There is no clear pronouncement from the Supreme Court in the matter.
While prior practice regarding foreign arbitral awards indicated that certain interim and partial foreign awards may be recognized and enforced under Mauritian law provided that the claimant undertakes to resolve the issues omitted by the arbitral tribunal. However, this is probably no longer the case given that the relevant provisions of the CCP to that effect have been repealed.
Rather, the travaux préparatoires of the IAA 2008 mentions that the position of Mauritius is identical to S. 47 of the English Arbitration Act 1996, which hints that an award should likely make a final determination on an issue affecting the whole claim or on part of the claim or cross-claims submitted to the tribunal.
Additionally, S. 22 of the IAA 2008 provides the possibility for interim measure that are titled as an award by a foreign arbitral tribunal to be enforced on application to the Supreme Court. A party who seeks or has obtained recognition or enforcement of an interim measure must promptly inform the Supreme Court of any termination, suspension or modification of such measure.
Given the repeal of the provisions of the CCP, the current position of the Mauritian Courts with respect to domestic awards remains unsettled.
Yes. There are significant differences between the grounds for the refusal of recognition of domestic and foreign arbitral awards, with the former being subject to stricter judicial scrutiny.
Enforcement of a domestic award can be refused on the grounds that the:
- Arbitrator made an award without the arbitration agreement or based on an agreement that is null or has expired.
- Composition of the arbitral tribunal was incorrect, or the sole arbitrator was wrongly designated.
- Arbitrator(s) acted beyond their mandate.
- Parties were not given an opportunity to present their case.
- Arbitrator violated the public policy of Mauritius.
- Arbitrator(s) failed to state the reason for their decision.
- Arbitral award was not signed by all the arbitrators or by a majority of arbitrators.
- Arbitral award does not contain information on the:
- name of arbitrators who rendered the award;
- date of the award;
- place where the award was made;
- names or titles of the parties; or
- name of the lawyers or any person who represented or assisted the parties.
For foreign arbitral awards and international arbitral awards rendered under the IAA 2008, the New York Convention grounds apply.

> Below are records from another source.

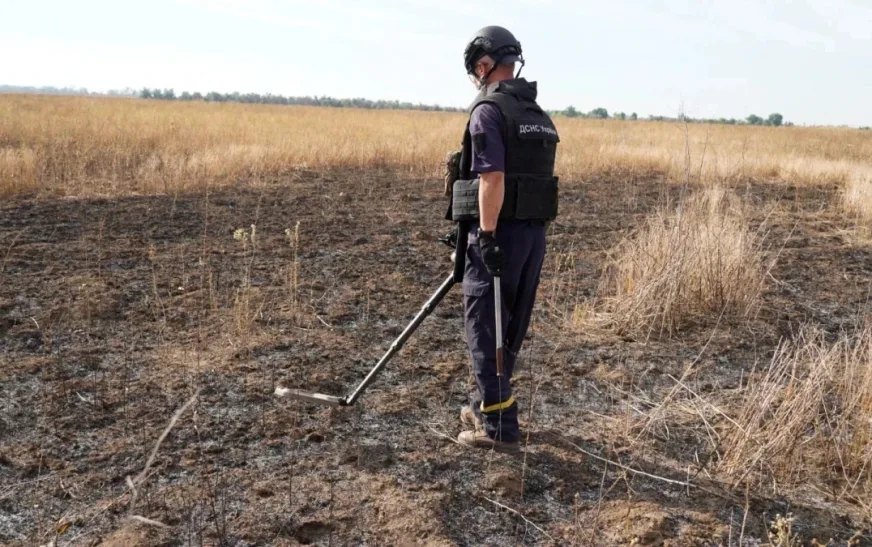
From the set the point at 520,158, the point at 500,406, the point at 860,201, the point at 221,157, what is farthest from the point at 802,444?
the point at 221,157

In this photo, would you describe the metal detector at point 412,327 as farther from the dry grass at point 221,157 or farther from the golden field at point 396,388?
the dry grass at point 221,157

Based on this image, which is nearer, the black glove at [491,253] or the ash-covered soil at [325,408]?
the ash-covered soil at [325,408]

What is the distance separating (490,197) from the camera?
10.7ft

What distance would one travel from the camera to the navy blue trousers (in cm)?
347

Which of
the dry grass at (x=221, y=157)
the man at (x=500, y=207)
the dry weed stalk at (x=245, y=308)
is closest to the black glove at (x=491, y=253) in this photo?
the man at (x=500, y=207)

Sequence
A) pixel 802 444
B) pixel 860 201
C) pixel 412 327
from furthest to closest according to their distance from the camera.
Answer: pixel 860 201 < pixel 412 327 < pixel 802 444

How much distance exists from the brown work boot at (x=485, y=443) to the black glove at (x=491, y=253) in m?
0.83

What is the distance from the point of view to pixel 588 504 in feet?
10.7

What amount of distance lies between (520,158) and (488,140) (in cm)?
A: 20

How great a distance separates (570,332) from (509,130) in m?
2.47

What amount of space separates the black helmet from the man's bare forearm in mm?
539

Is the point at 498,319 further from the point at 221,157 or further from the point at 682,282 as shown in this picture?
the point at 221,157

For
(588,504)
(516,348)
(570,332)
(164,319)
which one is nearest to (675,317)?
(570,332)

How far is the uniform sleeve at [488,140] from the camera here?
3.26 m
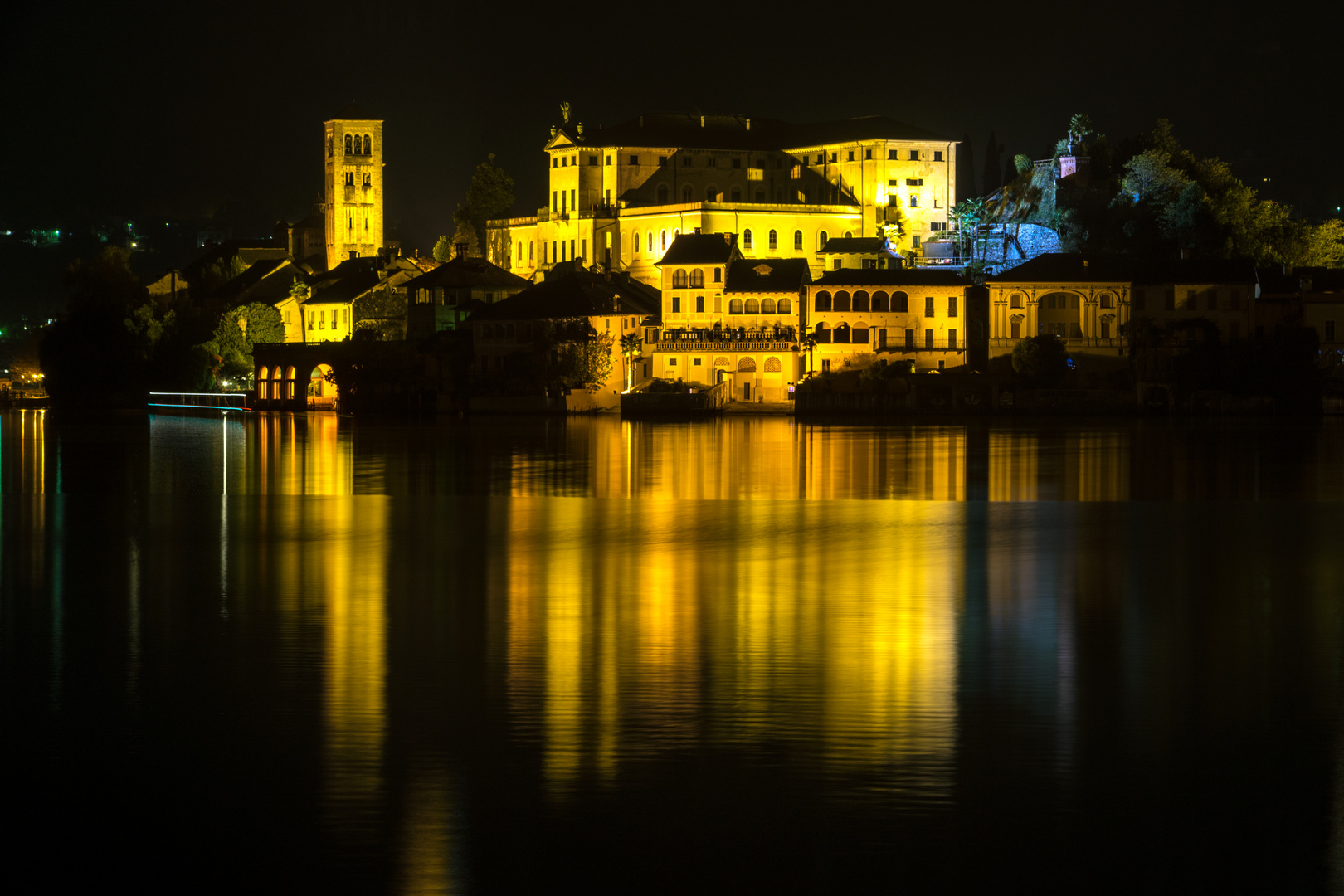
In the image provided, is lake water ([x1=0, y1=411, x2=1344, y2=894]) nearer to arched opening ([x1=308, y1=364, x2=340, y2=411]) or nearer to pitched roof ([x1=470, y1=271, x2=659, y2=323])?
pitched roof ([x1=470, y1=271, x2=659, y2=323])

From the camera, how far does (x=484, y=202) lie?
9981 cm

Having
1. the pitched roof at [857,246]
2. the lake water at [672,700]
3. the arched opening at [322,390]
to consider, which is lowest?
the lake water at [672,700]

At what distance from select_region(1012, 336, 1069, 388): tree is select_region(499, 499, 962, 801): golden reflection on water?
42.3m

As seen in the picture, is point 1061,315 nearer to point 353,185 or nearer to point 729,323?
point 729,323

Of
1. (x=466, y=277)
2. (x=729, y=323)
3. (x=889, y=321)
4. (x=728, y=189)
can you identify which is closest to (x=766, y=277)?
(x=729, y=323)

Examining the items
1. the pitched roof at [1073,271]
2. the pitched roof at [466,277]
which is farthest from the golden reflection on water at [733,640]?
the pitched roof at [466,277]

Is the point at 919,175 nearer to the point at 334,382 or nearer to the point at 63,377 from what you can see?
the point at 334,382

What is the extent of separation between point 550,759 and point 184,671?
448 centimetres

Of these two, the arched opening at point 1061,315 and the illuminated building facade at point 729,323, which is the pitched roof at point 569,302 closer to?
the illuminated building facade at point 729,323

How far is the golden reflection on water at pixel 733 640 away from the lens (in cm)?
1097

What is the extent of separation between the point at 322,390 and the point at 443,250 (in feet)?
77.7

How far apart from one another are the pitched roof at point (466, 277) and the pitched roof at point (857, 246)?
57.7 ft

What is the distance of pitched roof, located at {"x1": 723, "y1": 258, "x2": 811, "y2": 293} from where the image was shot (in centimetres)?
7088

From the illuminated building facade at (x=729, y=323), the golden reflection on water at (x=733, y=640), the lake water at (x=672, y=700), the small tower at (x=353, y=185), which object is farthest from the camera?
the small tower at (x=353, y=185)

Mauritian Courts have interpreted the public policy violation defence in a restrictive manner. While the Supreme Court in Cruz City 1 Mauritius Holdings v Unitech Limited & Anor [2014 SCJ 100] originally adopted the standard of ‘international public policy’, whereby the Court would only verify whether the award is contrary to the international public policy of Mauritius, this standard is probably no longer the prevailing standard.
More recently, in Essar Steel Limited v Arcelormittal USA LLC [2021 SCJ 248] the Supreme Court confirmed that it would only deny enforcement of an arbitral award if it would violate the ‘public policy of Mauritius as the enforcing state’. However, the Court still maintained its high threshold, noting that it would only deny enforcement of awards that would violate the most basic notions of morality and justice of Mauritius.
The Supreme Court’s review powers are also rather limited in light of the Judicial Committee of the Privy Council’s judgment in Betamax v State Trading Corporation [2021 UKPC 14]. In that case, the Board had highlighted that the court had a limited role with regard to an application for the setting aside of an international arbitration award on the ground of public policy. Such restrained review is likely to apply to recognition and enforcement proceedings.